The debate over Abu-Jamal was expected to last an hour. It went on for five and a half. “There was a long line at the microphone,” the Sun-Times’s Mary Johnson Mitchell told me. “Everyone was getting up and giving impassioned speeches.”
The St. Petersburg Times saw through the NABJ’s euphemisms. An editorial headlined “Black journalists cross a line” announced that the organization “has carelessly squandered its professional credibility. . . . So far there is no compelling evidence to justify a new trial, and in jumping to the defense of Abu-Jamal, the NABJ has sided with those who are trying to portray this convicted cop killer as a political prisoner. Did anyone even consider the possibility this guy is not the innocent his defenders in Hollywood and the NABJ depict?”
Mitchell had never bothered to be involved at the national level. Now she’s seeking one of those six vacant places on the board.

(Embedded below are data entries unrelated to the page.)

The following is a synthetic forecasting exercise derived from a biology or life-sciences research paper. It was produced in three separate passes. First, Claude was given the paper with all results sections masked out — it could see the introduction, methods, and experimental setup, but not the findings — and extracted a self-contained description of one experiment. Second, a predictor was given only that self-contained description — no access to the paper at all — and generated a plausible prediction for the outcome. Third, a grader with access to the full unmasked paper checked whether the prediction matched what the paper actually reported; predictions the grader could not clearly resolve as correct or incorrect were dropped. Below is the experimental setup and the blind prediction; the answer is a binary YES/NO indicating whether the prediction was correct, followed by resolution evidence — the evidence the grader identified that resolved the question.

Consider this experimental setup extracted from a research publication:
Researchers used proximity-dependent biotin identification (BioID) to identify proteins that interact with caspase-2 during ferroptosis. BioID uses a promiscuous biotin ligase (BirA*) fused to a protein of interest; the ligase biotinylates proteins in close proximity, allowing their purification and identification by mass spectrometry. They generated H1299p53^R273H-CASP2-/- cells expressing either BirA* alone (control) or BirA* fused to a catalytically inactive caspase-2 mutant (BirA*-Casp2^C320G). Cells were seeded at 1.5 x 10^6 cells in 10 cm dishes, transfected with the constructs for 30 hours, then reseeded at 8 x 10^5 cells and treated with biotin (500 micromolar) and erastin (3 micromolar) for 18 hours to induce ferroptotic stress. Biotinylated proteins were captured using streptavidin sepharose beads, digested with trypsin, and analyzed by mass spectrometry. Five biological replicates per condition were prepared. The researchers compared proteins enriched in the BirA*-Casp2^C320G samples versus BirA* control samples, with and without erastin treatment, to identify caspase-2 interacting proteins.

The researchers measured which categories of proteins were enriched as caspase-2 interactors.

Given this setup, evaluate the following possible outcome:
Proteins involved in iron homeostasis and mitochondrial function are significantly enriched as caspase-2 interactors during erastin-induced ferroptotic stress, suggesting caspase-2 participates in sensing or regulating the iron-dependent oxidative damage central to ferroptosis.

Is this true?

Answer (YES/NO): NO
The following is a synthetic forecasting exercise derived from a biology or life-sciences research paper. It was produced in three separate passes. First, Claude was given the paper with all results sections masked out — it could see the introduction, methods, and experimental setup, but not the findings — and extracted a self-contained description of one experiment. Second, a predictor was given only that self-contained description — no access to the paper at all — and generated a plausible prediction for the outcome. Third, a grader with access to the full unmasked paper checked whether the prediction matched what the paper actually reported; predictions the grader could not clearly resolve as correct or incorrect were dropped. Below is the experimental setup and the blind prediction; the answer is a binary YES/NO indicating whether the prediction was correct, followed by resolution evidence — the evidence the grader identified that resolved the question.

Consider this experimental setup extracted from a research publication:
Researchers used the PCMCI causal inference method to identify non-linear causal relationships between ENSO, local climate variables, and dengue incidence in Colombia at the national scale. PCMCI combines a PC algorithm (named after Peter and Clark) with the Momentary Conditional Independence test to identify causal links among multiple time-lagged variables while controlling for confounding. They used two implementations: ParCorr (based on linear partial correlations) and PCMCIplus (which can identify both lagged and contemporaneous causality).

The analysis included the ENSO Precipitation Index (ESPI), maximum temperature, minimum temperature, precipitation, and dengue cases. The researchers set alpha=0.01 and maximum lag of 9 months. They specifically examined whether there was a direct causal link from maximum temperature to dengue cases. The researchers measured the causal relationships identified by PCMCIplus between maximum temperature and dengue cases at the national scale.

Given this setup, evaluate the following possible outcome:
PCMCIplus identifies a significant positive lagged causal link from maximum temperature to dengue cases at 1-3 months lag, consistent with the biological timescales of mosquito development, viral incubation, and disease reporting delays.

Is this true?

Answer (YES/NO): NO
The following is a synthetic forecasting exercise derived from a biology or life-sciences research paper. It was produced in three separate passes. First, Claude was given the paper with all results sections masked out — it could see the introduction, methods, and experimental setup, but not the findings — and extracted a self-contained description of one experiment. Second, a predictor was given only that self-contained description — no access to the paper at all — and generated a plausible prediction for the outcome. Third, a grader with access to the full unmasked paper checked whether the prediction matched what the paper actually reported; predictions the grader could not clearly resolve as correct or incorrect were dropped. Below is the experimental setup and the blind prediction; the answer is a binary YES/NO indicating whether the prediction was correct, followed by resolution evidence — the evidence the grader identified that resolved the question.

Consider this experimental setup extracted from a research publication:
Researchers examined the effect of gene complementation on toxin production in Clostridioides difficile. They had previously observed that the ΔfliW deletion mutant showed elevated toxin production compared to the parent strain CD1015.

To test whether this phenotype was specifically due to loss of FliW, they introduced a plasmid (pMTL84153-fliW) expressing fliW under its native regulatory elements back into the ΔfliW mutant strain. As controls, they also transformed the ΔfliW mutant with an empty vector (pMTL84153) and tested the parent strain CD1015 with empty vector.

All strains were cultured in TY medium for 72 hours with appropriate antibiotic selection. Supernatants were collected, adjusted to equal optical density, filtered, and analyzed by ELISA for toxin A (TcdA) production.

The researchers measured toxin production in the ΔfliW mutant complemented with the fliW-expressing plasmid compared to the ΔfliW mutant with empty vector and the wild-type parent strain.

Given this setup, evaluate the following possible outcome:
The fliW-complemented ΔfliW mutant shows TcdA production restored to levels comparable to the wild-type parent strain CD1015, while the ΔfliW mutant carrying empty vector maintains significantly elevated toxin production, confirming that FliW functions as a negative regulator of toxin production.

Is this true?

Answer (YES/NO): YES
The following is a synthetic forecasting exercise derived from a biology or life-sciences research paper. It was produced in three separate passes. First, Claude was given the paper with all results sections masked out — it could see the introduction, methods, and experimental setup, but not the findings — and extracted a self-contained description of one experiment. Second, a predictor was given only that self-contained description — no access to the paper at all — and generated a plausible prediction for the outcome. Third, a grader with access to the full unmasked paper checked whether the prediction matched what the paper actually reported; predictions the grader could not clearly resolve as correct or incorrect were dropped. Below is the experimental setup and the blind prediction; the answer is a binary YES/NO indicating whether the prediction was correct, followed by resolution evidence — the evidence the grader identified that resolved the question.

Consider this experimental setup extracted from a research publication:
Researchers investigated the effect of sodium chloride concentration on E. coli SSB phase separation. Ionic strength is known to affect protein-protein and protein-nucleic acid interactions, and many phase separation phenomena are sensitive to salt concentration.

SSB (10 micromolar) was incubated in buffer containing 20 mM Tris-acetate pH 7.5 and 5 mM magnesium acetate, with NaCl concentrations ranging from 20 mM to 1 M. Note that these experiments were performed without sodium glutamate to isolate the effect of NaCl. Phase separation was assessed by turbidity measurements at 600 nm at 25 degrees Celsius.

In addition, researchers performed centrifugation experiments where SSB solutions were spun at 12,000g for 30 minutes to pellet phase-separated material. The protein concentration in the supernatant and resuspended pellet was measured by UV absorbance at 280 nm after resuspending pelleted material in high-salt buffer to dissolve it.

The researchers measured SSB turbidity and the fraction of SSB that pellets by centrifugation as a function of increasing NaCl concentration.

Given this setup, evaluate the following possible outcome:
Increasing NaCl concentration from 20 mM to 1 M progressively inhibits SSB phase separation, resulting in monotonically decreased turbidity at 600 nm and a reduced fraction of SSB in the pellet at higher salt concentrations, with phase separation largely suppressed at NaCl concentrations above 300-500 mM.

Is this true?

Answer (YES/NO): NO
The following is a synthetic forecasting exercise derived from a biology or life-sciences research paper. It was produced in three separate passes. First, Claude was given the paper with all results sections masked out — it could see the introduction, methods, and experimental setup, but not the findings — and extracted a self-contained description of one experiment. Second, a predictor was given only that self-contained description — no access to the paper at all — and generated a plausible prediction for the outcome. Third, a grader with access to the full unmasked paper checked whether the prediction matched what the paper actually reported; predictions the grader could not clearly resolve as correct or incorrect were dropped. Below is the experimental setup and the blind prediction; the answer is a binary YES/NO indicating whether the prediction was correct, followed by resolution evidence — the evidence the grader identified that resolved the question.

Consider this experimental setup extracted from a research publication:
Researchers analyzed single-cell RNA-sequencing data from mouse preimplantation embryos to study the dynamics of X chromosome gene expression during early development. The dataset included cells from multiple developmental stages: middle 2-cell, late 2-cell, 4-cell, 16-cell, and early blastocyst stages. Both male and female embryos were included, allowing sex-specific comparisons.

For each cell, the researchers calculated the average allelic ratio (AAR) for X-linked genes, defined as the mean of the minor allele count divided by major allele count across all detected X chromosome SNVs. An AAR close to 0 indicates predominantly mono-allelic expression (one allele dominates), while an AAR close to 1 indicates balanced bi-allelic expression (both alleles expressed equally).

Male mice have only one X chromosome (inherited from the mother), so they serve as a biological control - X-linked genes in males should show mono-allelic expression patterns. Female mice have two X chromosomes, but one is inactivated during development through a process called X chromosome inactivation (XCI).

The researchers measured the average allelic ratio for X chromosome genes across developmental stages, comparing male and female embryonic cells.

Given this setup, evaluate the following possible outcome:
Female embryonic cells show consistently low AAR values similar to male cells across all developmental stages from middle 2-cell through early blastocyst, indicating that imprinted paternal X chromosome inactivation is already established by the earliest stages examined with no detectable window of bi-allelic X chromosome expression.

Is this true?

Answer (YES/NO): NO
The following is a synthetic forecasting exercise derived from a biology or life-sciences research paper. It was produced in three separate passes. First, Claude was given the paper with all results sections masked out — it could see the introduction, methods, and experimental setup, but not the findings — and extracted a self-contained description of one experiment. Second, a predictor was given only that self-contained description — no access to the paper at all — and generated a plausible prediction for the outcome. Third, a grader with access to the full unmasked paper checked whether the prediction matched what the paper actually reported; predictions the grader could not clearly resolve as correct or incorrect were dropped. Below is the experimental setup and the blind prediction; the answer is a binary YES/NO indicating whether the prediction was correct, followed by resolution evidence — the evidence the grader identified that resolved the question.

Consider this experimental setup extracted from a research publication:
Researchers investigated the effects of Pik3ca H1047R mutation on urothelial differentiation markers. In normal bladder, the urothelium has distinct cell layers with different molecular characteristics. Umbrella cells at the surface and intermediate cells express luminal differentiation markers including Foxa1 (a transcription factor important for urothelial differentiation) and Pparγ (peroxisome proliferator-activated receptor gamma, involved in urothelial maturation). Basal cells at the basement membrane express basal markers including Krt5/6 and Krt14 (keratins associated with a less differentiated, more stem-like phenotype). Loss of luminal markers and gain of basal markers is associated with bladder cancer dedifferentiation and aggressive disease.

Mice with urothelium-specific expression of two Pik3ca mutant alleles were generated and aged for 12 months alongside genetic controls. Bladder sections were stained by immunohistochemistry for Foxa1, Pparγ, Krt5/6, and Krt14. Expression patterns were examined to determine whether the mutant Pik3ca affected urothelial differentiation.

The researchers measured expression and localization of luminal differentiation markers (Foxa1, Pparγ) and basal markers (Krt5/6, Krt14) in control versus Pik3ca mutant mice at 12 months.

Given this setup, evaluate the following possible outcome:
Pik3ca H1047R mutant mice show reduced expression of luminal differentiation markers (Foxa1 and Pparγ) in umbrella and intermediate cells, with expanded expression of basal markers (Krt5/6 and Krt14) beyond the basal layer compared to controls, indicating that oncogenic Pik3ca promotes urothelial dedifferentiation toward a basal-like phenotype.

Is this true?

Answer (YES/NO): NO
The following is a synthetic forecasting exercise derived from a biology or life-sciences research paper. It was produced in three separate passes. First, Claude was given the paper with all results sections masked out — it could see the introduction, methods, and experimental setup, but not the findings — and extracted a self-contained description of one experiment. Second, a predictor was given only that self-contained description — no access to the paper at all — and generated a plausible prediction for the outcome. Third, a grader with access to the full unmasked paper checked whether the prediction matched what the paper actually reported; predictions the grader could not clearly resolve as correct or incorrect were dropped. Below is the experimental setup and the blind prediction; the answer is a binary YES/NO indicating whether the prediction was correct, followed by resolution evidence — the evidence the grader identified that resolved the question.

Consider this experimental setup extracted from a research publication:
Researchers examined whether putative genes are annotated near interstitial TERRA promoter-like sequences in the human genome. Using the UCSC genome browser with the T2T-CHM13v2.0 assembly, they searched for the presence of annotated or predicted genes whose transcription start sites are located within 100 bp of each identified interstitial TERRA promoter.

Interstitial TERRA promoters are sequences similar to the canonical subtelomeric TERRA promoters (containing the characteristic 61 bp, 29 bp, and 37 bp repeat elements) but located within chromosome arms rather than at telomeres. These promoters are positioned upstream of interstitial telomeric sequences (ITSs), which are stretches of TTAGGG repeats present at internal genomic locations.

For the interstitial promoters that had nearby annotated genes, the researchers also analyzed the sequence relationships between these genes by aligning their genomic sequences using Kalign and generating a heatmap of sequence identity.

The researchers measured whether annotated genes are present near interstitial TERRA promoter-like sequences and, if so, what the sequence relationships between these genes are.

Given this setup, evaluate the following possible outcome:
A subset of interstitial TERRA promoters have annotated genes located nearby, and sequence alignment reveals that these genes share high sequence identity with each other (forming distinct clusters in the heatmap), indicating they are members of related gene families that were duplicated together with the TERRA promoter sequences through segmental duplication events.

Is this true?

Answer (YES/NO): YES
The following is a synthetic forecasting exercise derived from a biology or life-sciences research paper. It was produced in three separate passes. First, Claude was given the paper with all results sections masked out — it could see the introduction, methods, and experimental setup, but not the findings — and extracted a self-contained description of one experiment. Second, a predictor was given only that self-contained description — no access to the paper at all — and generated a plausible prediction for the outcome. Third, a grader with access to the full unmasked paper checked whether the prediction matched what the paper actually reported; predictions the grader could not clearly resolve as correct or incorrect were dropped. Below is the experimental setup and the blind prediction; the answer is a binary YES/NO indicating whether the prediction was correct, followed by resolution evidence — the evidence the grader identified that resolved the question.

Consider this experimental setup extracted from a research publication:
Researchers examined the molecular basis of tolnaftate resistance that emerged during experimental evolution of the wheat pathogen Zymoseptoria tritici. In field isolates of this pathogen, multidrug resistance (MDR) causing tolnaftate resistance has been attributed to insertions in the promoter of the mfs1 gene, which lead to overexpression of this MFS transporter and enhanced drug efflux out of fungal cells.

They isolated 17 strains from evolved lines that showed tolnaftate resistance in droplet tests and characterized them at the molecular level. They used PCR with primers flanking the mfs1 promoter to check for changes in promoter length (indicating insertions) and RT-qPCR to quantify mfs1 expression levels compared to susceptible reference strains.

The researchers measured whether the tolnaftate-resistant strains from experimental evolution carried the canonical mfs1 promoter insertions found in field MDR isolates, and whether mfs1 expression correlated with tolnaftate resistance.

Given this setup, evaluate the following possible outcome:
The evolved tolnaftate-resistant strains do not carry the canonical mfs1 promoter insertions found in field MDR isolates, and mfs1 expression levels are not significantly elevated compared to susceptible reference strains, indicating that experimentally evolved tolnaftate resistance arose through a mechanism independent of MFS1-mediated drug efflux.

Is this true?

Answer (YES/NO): NO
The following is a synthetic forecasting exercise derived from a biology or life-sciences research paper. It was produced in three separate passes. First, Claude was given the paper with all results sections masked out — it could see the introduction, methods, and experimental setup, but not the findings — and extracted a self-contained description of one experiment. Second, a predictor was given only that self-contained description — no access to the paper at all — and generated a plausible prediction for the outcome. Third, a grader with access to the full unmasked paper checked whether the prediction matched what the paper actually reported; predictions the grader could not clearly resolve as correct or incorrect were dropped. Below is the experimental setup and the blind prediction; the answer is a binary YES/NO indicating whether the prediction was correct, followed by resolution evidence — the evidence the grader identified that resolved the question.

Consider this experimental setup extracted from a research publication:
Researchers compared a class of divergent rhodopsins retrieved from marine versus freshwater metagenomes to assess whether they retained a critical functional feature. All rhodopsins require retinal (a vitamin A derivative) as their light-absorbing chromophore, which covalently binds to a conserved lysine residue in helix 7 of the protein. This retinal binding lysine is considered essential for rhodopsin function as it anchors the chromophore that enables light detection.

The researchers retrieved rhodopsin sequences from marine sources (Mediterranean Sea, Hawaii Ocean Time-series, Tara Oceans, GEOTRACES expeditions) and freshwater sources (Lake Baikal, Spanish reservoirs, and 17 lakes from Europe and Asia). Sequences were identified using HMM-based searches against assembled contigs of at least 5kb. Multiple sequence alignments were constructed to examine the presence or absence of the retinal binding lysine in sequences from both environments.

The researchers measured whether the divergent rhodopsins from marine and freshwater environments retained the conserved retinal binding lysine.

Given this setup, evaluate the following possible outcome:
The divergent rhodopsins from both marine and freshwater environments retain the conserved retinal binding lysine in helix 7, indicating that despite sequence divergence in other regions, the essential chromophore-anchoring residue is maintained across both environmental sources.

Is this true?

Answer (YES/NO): NO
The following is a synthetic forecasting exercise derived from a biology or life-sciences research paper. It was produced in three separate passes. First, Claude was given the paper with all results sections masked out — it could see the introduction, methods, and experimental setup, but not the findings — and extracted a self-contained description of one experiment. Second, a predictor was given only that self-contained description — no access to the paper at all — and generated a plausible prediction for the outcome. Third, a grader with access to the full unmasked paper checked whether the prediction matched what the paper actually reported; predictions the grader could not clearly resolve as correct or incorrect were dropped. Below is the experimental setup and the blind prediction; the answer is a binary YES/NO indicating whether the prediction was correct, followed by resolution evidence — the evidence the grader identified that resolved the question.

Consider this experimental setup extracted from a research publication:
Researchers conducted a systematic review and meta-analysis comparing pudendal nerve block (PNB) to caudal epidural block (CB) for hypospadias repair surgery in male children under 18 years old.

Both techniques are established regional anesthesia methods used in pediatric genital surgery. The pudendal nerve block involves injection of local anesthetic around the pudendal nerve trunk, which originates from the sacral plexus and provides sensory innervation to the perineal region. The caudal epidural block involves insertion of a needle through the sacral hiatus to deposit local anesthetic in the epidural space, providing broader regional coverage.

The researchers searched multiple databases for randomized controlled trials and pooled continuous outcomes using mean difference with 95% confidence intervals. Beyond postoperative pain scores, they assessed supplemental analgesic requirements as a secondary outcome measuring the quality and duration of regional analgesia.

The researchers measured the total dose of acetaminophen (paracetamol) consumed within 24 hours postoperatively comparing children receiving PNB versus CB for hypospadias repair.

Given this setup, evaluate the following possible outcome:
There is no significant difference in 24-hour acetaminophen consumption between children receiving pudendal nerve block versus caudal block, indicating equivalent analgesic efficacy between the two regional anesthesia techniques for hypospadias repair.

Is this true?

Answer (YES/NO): YES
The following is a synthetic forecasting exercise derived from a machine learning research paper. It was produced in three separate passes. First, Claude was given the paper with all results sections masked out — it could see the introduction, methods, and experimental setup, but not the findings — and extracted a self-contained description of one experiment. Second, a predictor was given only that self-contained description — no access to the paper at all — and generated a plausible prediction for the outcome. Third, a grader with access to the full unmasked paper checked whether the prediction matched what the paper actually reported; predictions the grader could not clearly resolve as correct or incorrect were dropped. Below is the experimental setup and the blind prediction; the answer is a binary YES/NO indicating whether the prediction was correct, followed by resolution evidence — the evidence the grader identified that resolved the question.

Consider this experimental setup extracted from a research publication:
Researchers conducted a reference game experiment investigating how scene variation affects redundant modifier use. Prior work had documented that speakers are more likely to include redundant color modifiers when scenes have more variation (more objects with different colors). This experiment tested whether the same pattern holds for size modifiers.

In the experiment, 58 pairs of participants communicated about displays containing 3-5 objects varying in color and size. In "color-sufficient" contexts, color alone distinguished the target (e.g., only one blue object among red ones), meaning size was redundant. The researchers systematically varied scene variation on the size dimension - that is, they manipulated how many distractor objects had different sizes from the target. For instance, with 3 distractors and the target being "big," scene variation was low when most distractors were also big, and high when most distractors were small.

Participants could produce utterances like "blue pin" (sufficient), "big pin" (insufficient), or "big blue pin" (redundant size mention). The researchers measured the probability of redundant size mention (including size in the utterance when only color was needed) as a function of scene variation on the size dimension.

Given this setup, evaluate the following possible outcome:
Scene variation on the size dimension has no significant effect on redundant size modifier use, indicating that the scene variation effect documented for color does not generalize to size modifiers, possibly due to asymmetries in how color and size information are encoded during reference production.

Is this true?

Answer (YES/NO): NO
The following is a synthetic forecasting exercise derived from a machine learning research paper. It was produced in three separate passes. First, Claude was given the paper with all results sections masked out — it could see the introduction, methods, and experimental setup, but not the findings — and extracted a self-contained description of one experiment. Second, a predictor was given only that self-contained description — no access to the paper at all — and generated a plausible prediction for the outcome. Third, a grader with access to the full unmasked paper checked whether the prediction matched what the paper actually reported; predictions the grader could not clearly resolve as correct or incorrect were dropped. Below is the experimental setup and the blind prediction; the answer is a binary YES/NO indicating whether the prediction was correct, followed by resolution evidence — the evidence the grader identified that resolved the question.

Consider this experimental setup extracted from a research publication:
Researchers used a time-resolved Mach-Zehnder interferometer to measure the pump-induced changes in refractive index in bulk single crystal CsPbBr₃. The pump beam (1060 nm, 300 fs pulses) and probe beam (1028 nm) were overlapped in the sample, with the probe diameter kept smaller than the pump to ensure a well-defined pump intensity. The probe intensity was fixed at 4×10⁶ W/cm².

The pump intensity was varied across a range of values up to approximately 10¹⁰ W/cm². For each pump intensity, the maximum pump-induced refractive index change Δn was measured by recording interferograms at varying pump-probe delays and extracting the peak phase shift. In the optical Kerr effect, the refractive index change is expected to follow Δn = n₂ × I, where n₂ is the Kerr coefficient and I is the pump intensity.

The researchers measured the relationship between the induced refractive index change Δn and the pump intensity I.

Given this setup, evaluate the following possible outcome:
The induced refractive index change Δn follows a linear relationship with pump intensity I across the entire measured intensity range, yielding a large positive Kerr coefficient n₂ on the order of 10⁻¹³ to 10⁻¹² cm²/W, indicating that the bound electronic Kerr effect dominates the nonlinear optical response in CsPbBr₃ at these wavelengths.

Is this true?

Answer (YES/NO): NO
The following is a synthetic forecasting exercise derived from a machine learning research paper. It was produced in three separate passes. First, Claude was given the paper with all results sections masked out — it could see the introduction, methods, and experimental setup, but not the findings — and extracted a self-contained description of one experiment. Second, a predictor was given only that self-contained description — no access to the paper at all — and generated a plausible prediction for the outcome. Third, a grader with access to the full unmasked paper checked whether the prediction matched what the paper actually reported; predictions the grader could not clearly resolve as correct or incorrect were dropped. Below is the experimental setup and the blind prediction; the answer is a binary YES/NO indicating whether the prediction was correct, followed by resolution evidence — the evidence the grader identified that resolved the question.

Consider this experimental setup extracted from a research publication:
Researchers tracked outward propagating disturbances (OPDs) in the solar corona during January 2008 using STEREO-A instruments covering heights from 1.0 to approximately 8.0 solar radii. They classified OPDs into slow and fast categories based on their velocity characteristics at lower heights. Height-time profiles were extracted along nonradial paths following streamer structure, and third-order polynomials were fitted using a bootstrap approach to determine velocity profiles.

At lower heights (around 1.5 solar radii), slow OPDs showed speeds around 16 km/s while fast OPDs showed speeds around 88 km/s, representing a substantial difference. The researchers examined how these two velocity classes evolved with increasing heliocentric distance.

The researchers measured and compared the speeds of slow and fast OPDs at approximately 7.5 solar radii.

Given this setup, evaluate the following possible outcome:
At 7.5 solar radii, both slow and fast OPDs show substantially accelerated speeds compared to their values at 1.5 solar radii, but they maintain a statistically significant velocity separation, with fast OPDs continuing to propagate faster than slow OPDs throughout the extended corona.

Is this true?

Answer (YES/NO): NO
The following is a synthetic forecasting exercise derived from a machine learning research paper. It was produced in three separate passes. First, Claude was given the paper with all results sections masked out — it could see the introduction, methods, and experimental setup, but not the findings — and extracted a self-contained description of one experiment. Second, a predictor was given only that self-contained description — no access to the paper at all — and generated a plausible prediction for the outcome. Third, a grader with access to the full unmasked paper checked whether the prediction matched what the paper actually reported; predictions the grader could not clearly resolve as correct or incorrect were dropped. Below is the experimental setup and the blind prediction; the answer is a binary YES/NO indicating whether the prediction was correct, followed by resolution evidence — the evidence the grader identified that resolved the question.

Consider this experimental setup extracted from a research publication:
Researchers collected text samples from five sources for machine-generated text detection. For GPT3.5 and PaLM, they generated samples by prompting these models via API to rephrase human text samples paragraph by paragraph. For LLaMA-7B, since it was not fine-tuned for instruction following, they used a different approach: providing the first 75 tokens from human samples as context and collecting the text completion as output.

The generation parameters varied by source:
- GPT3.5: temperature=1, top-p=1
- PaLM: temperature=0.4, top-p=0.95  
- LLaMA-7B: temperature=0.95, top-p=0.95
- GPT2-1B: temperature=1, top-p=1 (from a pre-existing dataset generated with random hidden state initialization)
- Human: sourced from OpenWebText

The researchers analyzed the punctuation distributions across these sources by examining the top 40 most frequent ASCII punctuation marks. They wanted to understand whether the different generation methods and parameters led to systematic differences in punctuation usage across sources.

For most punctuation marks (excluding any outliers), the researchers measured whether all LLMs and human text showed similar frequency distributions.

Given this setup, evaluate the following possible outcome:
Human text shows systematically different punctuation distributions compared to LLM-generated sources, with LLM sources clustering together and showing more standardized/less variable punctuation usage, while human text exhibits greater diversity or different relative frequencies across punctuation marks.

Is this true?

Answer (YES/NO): NO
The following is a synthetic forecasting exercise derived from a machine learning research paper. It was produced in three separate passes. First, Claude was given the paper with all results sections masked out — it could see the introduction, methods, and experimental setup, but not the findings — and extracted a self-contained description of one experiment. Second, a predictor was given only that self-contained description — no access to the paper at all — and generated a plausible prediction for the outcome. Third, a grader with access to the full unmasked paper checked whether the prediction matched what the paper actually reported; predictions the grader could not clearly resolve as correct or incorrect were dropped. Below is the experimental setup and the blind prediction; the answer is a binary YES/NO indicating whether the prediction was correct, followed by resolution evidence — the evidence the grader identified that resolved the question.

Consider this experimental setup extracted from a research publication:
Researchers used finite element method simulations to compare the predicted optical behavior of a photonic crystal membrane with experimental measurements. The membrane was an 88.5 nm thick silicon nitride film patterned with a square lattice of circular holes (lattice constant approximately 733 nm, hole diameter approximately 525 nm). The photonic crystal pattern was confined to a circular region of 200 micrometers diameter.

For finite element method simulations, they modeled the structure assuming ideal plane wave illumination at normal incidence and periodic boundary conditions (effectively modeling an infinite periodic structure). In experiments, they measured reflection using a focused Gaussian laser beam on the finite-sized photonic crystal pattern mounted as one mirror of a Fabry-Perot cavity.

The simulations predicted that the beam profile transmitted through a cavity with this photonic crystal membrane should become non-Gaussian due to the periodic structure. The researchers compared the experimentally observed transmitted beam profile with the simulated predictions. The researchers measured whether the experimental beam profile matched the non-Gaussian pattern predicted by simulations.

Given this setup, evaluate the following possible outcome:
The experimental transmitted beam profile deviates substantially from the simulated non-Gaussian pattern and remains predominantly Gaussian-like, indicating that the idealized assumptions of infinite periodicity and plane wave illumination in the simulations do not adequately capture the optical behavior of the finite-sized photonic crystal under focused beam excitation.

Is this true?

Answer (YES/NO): NO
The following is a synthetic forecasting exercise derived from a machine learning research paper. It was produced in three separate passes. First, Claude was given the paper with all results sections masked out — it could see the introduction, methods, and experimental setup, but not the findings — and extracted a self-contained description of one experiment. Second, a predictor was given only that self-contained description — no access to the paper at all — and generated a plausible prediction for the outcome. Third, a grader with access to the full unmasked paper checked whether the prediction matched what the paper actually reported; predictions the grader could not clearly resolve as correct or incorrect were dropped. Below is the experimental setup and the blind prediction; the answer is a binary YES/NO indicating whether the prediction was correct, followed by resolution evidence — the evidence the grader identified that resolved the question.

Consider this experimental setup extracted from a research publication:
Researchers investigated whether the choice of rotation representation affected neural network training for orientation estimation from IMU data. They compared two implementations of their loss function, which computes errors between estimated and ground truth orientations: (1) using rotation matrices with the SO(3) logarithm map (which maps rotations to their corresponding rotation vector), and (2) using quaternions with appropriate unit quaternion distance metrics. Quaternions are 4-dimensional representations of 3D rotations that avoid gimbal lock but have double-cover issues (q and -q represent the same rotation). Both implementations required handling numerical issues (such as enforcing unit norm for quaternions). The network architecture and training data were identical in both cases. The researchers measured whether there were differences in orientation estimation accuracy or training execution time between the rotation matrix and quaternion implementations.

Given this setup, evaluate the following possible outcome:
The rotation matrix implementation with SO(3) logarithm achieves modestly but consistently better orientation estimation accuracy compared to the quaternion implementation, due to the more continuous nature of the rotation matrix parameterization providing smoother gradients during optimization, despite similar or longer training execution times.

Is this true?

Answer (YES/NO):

The Sun-Times did a brave thing in dumping Mallard Fillmore. It was the Wee Pals of the new right, unassailably PC. To quote Forbes, as cited in a King Features promotional: “In the era of Newt Gingrich and Rush Limbaugh, Fillmore has become the hottest launch of any comic strip in years.” Papers carried it to cover their bases. But when the Sun-Times did a reader survey, Fillmore finished damn close to the bottom. It wasn’t funny.